_Task to carry out_: Duplicate everything from "Your task is" down to "divide and conquer." in the write-up on merging sorted linked lists.

_Extract provided_:
Problem Statement in English
You’re given a list of linked lists. The elements of each linked list are sorted in ascending order.
Your task is to merge all the linked lists into one sorted (in ascending order) linked list and return the head to that list.
Approach
The naive approach would be to just iterate over linked list in the main list, which would have a time complexity of $O(n^2)$. It’s basically iterating over a matrix at that point. This is the bruteforce approach.
Try this and you’ll get a TLE (Time Limit Exceeded). How do I know? I tried it. Hehe.
We need something smarter. Enter Merge Sort. That’s it.
graph TD
A((1,2,3,4)) --> B((1,2))
A --> C((3,4))
B --> D((1))
B --> E((2))
C --> F((3))
C --> G((4))
Now, why is this better? It’s classic divide and conquer.
The recursion relation for this is given by: $2T(\frac{n}{2}) + O(n)$ , which is of the form $aT(\frac{n}{b})+ f(x)$, where:
- a is the number of problems each stage is divided into
- b is the size of each sub problem
- f(x) is the cost of combining the solutions to 2 such problems
On solving this you get a time complexity of $O(nlog(n))$. Which is a significant improvement from $O(n^2)$.

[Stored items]
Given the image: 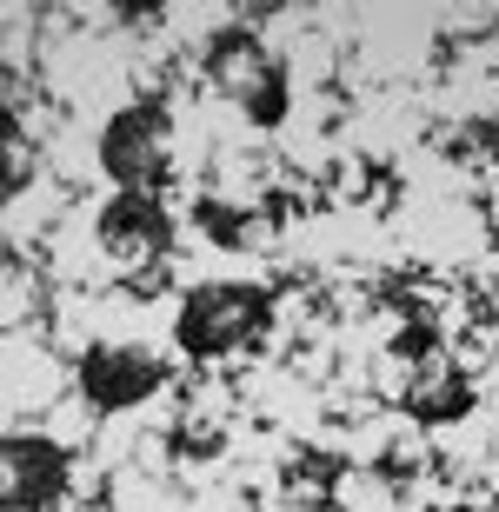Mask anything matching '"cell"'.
I'll use <instances>...</instances> for the list:
<instances>
[{"instance_id": "obj_3", "label": "cell", "mask_w": 499, "mask_h": 512, "mask_svg": "<svg viewBox=\"0 0 499 512\" xmlns=\"http://www.w3.org/2000/svg\"><path fill=\"white\" fill-rule=\"evenodd\" d=\"M160 360L147 346H94L80 360V393L94 399L100 413H120V406H140V399L160 393Z\"/></svg>"}, {"instance_id": "obj_1", "label": "cell", "mask_w": 499, "mask_h": 512, "mask_svg": "<svg viewBox=\"0 0 499 512\" xmlns=\"http://www.w3.org/2000/svg\"><path fill=\"white\" fill-rule=\"evenodd\" d=\"M260 293L240 280H213V286H193L180 300V320H173V340L187 346L193 360H220L233 346H247L260 333Z\"/></svg>"}, {"instance_id": "obj_2", "label": "cell", "mask_w": 499, "mask_h": 512, "mask_svg": "<svg viewBox=\"0 0 499 512\" xmlns=\"http://www.w3.org/2000/svg\"><path fill=\"white\" fill-rule=\"evenodd\" d=\"M100 167L107 180H120V193H147L167 167V114L160 107H120L107 127H100Z\"/></svg>"}, {"instance_id": "obj_5", "label": "cell", "mask_w": 499, "mask_h": 512, "mask_svg": "<svg viewBox=\"0 0 499 512\" xmlns=\"http://www.w3.org/2000/svg\"><path fill=\"white\" fill-rule=\"evenodd\" d=\"M94 233H100V247L114 253V260H147V253L167 247L173 227H167V207H160L154 193H114V200L100 207Z\"/></svg>"}, {"instance_id": "obj_4", "label": "cell", "mask_w": 499, "mask_h": 512, "mask_svg": "<svg viewBox=\"0 0 499 512\" xmlns=\"http://www.w3.org/2000/svg\"><path fill=\"white\" fill-rule=\"evenodd\" d=\"M67 473L74 466H67V453L54 439H27V433L7 439V506L14 512H60Z\"/></svg>"}]
</instances>
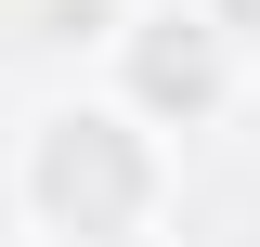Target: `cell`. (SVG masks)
Masks as SVG:
<instances>
[{"instance_id":"cell-2","label":"cell","mask_w":260,"mask_h":247,"mask_svg":"<svg viewBox=\"0 0 260 247\" xmlns=\"http://www.w3.org/2000/svg\"><path fill=\"white\" fill-rule=\"evenodd\" d=\"M117 78H130V117L143 130H208L234 104V26L208 13V0H130L117 26Z\"/></svg>"},{"instance_id":"cell-1","label":"cell","mask_w":260,"mask_h":247,"mask_svg":"<svg viewBox=\"0 0 260 247\" xmlns=\"http://www.w3.org/2000/svg\"><path fill=\"white\" fill-rule=\"evenodd\" d=\"M156 130L130 104H52L13 156V195H26L39 234H143L156 221Z\"/></svg>"},{"instance_id":"cell-4","label":"cell","mask_w":260,"mask_h":247,"mask_svg":"<svg viewBox=\"0 0 260 247\" xmlns=\"http://www.w3.org/2000/svg\"><path fill=\"white\" fill-rule=\"evenodd\" d=\"M52 247H143V234H52Z\"/></svg>"},{"instance_id":"cell-3","label":"cell","mask_w":260,"mask_h":247,"mask_svg":"<svg viewBox=\"0 0 260 247\" xmlns=\"http://www.w3.org/2000/svg\"><path fill=\"white\" fill-rule=\"evenodd\" d=\"M130 0H39V39H117Z\"/></svg>"}]
</instances>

_Answer_:
Your task is to merge all the linked lists into one sorted (in ascending order) linked list and return the head to that list.
Approach
The naive approach would be to just iterate over linked list in the main list, which would have a time complexity of $O(n^2)$. It’s basically iterating over a matrix at that point. This is the bruteforce approach.
Try this and you’ll get a TLE (Time Limit Exceeded). How do I know? I tried it. Hehe.
We need something smarter. Enter Merge Sort. That’s it.
graph TD
A((1,2,3,4)) --> B((1,2))
A --> C((3,4))
B --> D((1))
B --> E((2))
C --> F((3))
C --> G((4))
Now, why is this better? It’s classic divide and conquer.